Amazon’s Unyielding Focus on Customers #1

 

Columnist

Go So-hyun Amazon Team

#INTRO


Amazon is the app that occupies most of my time on my smartphone. I’m often oblivious to how much time I spend on it until I see the usage time graph, which towers dominantly over the others. This prompts a moment of reality check, wondering, “Should I be spending this much time?” However, that realization fades quickly, and I am continuously drawn back to Amazon, undoubtedly because it’s fascinating.
The platform evolves daily, and customer responses change instantaneously with the slightest SEO/PDP adjustments. Amazon’s dynamic nature has kept me captivated and committed to managing Amazon-related tasks for nearly eight years. As someone who can confidently say they’ve observed Amazon more than even Jeff Bezos, I aim to explore, in my upcoming columns, the changes I’ve perceived in Amazon and yet how its relentless pursuit of customer satisfaction remains unchanged.

 

 

 

#Just Walk Out

 

It’s not a lyric from a breakup song; it’s the payment method at Amazon Go, Amazon’s offline store. Putting “obsession with customers” as a future principle, Amazon constantly evolves to focus on customization and convenience for its customers. This obsession intensifies with the integration of AI, as exemplified by the “Just walk out” payment method. In Amazon Go, AI cameras detect what items customers place in their carts. Then, a palm scan allows for payment through a card linked to the customer’s biometric information.

Choosing ‘Amazon’ and ‘AI’ as the subjects for my first column might seem like a ploy to boost readership (not to say that isn’t a goal), but these topics truly embody Amazon’s ‘rapid changes’ and ‘customer-centric approach.’

The concept of AI-based personalized advertising feels almost trite to Amazon now. Let’s delve deeper into how Amazon uses AI to further its ‘obsession’ with its customers.

 

 

1 AI Chatbot, Recommend a Holiday Gift!

 

 

 

Source: Amazon

 

 

In February this year, Amazon unveiled a new shopping assistant chatbot named ‘Rufus,’ which utilizes AI. Rufus navigates Amazon’s extensive product catalog, customer reviews, Q&As, and even information from across the web to answer customer inquiries and recommend products.

Whether it’s questions about product recommendations for holiday gifts, whether particular pants are machine washable, or even broader inquiries like what to consider when buying headphones or the difference between headphones and earbuds, Rufus responds.

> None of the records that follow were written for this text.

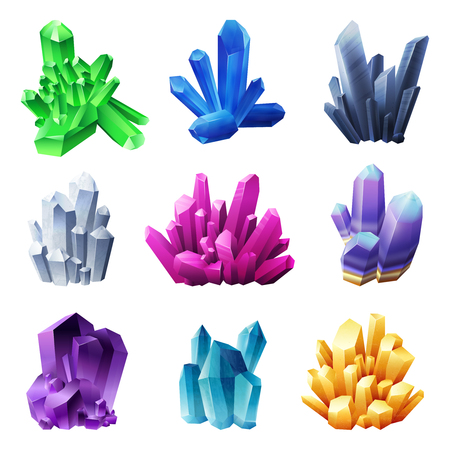 Realistic crystal minerals set of different forms gold blue purple and green colors isolated on white background vector illustration Stock Vector - 101856129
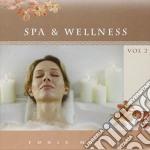 Spa & Wellness - Spa & Wellness Vol. 2 cd musicale di ARTISTI VARI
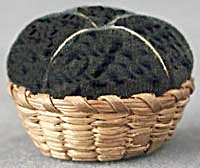 Vintage Miniature Basket Pin Cushion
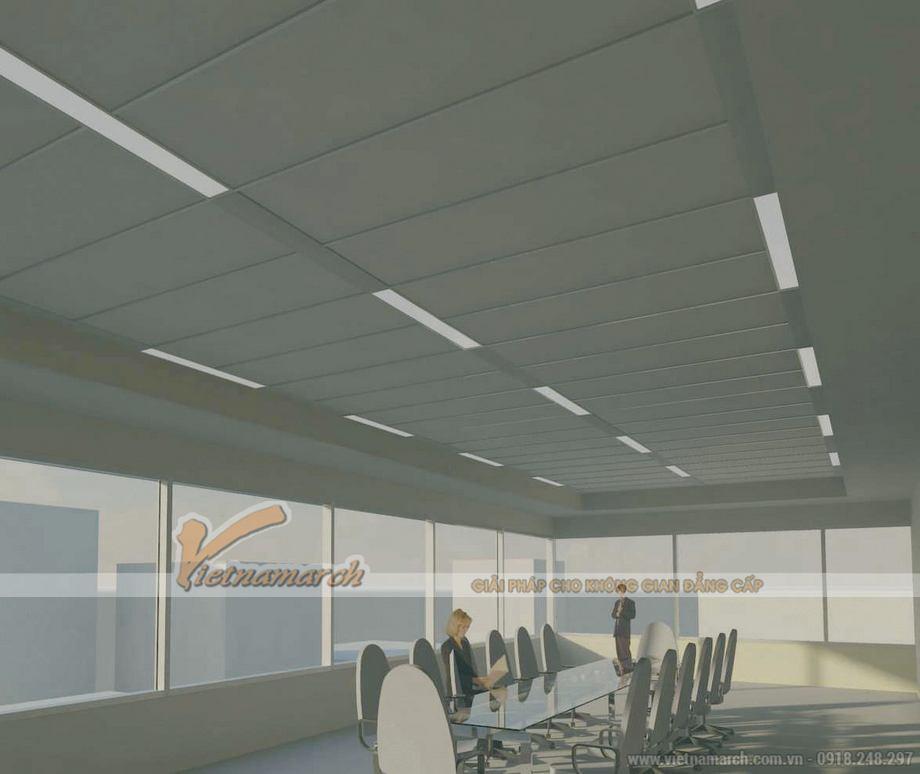 Ứng dụng của tấm thạch cao PVC Cara VT11 vào thi công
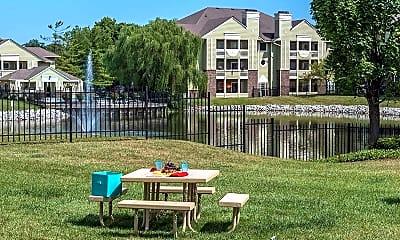 Lake, Kensington Park, 1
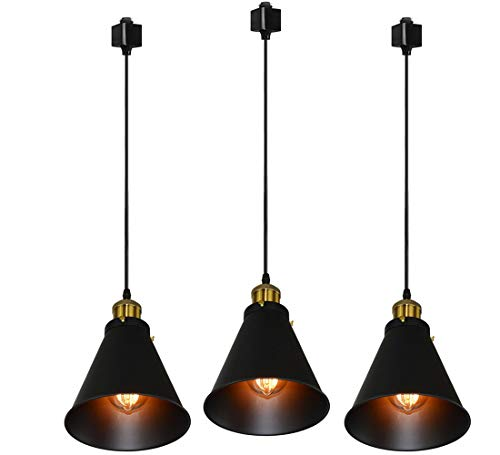 Kiven H-Type Track Lignting Pendant Antique Industrial Oil Rubbed Bronze Pendant Light 3 Pack fo ...
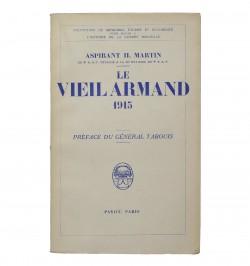 Le Vieil Armand 1915.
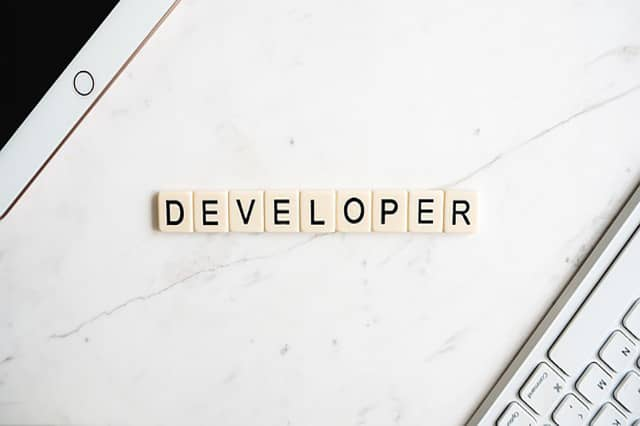 Software development denmark.jpg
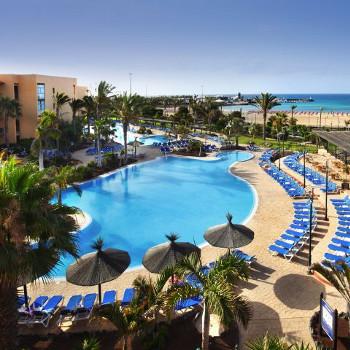 Image of Fuerteventura Barcelo Hotel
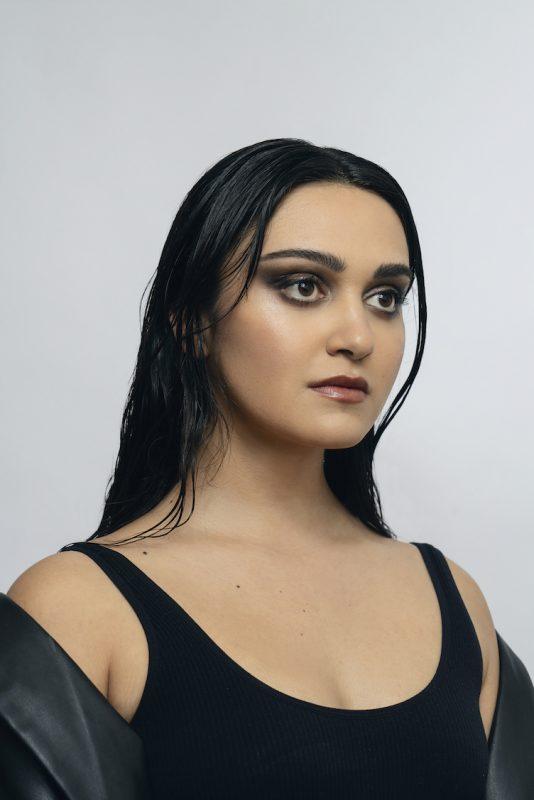Ariela Barer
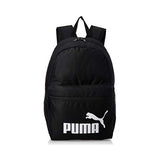 Gym Bag Puma PHASE  Black
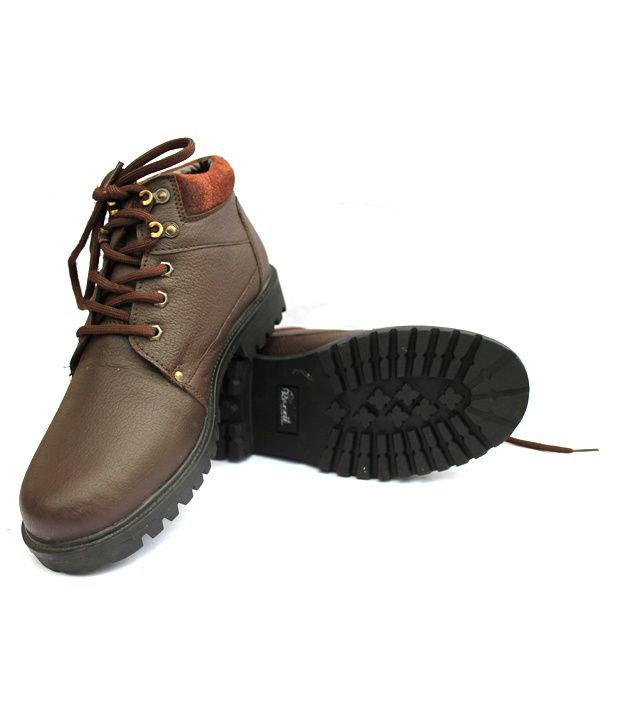 Roxxii Robust Brown Ankle-Length Boots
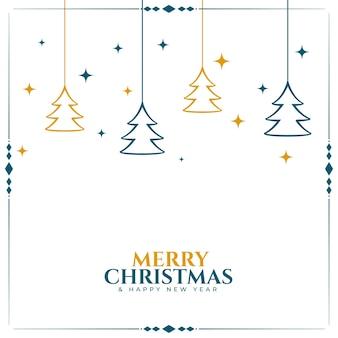 Vrolijke kerstmis witte achtergrond met boomdecoratie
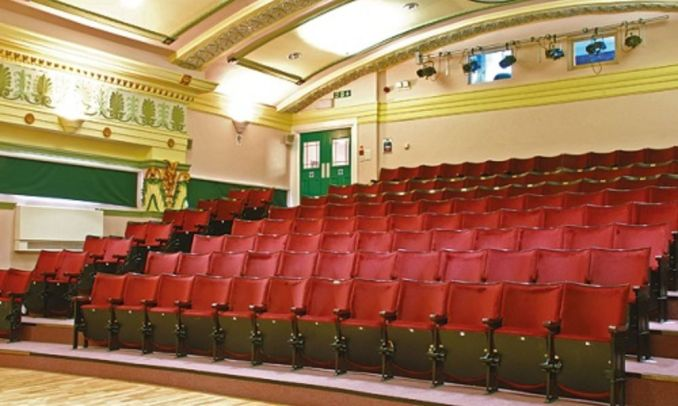 CARMARTHENSHIRE-miners-theatre-Ammanford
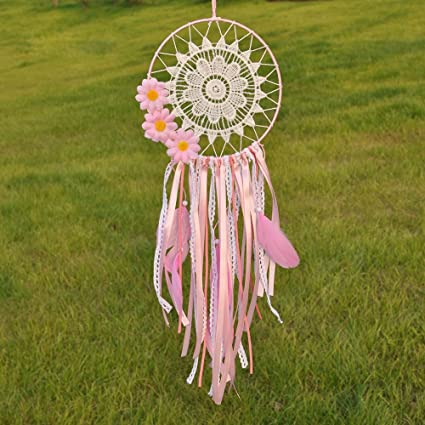 Amazon Ricdecor Handmade Indian Real Feathers Dream Catcher Awesome Is Dream Catcher Real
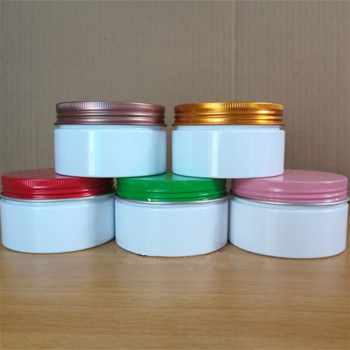 wholesale 100/120/150g empty cream jar white bottle cream Mask powder bath salts containers makeup cosmetic refillable tube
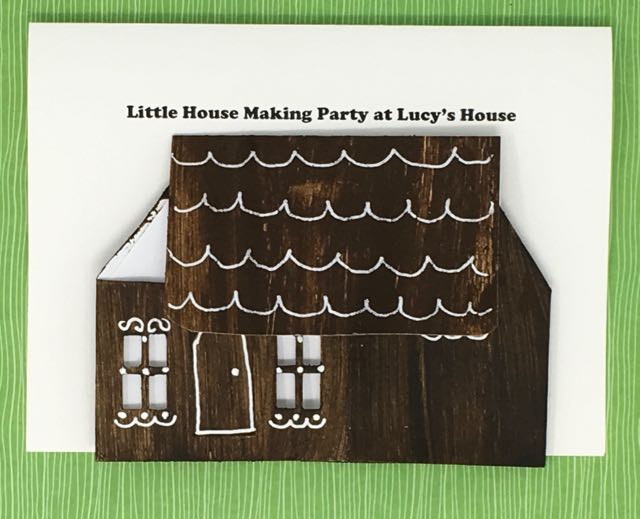 Pop-up house Invitation to Little Putz house making craft party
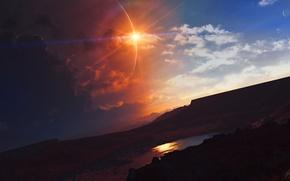 Picture clouds, lake, landscape, planet, art, TylerCreatesWorlds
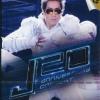 เจ เจตริน J20 Anniversary Concert DVD
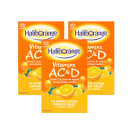 Seven Seas Haliborange Vitamins A C & D Orange Flavour Triple Pack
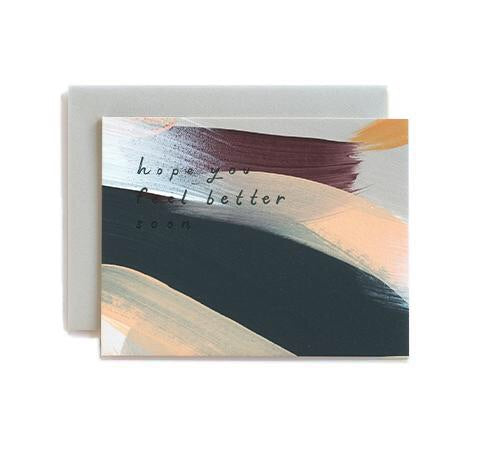 Broad and bold strokes and a message of hope make this sympathy card the perfect intentional gift. Hand-painted and hand-stamped by Iowa based studio, Moglea, and comes with a clean grey envelope. at Port of Raleigh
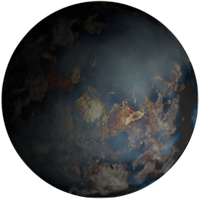 Planet 16 PNG by Didier-Bernard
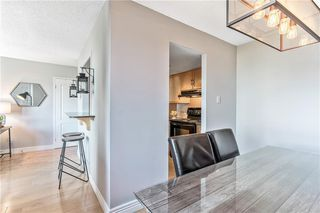 Photo 6: 508 1123 13 Avenue SW in Calgary: Beltline Apartment for sale : MLS®# C4270562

While still in beta and unavailable to all users, Rufus has sparked debates over its usefulness. It can answer specific questions about product features like water resistance and battery life and generate essays on topics based on web information. Rufus demonstrates cleverness by refusing to recommend violent games, instead suggesting healthier alternatives. However, its performance can sometimes be inconsistent, such as recommending gloves suitable for warm weather when asked for cycling gloves that keep hands warm in winter.

 

 

Source: TechCrunch

 

 

Like other chatbot services, Rufus requires well-defined and clear inquiries to function optimally. While we might labor over crafting the perfect prompt for Chat GPT, toggling between writing and erasing in pursuit of the desired outcome, Amazon customers would not bother coaxing and cajoling Rufus. However, we could await to see how Rufus will evolve into a faithful assistant through user feedback on its beta version.

 

 

2 AI, Recommend the Right Size for Me!

 

Source: Amazon

 

 

Many of us have experienced the disappointment of online clothing purchases not fitting upon arrival, necessitating a return. According to Coresight Research, the average return rate for online apparel orders is 24.4%, significantly surpassing the overall online return rate of 8%. In response to this daunting return rate, Amazon developed a customized size recommendation tool utilizing AI in January this year.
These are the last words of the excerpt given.